WASHINGTON (Reuters) - A panel of banking economists has put the odds of a recession near 50 percent as the economy works through a housing slump this year.
The American Bankers Association's Economic Advisory Committee, a panel of nine banking economists, on Friday projected that the economy will slow to roughly 1.25 percent gross domestic product growth during the first half of this year, picking up to about 2.25 percent in the second half. But the risks of a recession are growing, the panel said in its outlook.
"Falling home prices, elevated energy prices, and strains in financial markets will continue to pose significant challenges to the economy," said Peter Hooper, chief economist at Deutsche Bank Securities in New York, who chairs the ABA panel.
The panel, which meets twice a year, met with Federal Reserve Chairman Ben Bernanke earlier this week to present its latest growth outlook for the year, Hooper said.
In its outlook, the ABA panel is expecting the Federal Reserve to cut its short-term interest rates by 50 basis points at its next meeting this month and by another 25 basis points in both March and April, lowering the federal funds target rate to 3.25 percent from 4.25 percent.
"Rate cuts are justified because of the continuing turmoil in the financial markets and a weakening economy," said Hooper, who added that an economic stimulus package from the president and Congress is badly needed.
He said that it would be something that must be in place by the end of this year to be effective in keeping the economy from going into recession.

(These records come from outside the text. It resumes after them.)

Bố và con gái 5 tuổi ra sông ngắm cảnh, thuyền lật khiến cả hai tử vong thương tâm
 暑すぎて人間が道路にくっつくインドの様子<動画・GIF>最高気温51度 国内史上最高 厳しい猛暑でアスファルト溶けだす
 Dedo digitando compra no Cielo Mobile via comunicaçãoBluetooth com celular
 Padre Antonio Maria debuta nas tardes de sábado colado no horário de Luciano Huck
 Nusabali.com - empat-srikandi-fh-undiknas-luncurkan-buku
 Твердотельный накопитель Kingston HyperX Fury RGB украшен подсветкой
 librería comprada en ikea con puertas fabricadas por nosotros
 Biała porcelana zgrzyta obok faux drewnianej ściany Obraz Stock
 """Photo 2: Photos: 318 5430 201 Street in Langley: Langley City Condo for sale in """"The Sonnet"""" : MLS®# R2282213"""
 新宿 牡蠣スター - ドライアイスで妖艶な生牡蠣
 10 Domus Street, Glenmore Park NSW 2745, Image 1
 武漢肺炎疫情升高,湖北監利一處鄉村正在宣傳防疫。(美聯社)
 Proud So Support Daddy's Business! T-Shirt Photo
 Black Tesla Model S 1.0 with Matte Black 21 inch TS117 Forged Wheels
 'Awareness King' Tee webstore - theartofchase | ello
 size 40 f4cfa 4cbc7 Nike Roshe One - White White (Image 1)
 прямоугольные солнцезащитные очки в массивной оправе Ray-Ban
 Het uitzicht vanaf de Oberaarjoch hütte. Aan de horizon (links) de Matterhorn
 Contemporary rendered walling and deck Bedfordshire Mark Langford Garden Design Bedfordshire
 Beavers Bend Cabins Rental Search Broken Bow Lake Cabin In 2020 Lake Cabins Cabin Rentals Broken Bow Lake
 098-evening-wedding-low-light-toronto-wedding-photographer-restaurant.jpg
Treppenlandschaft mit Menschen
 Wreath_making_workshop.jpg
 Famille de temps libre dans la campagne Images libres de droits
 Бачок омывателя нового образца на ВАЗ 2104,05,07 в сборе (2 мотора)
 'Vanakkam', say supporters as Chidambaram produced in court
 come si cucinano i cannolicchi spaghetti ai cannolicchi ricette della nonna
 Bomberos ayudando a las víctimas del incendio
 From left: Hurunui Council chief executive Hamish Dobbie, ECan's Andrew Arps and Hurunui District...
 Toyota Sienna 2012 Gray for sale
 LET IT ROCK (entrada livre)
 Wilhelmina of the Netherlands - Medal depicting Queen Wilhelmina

The panel's forecast came out just ahead of President George W. Bush's announcement earlier on Friday calling for a stimulus package that would boost GDP by 1 percent. The president indicated that this plan must be put in place quickly.
Meanwhile, in the ABA outlook, economists noted that continued problems in the housing sector -- which are not likely to bottom out until the second half of this year -- along with funding challenges are causing banks to be much more cautious when it comes to lending.
Inflation is expected to remain on the higher end of the Federal Reserve's unofficial comfort range, but Hooper said boosting the economy is more of a concern for the Fed at this time, rather than curbing inflation.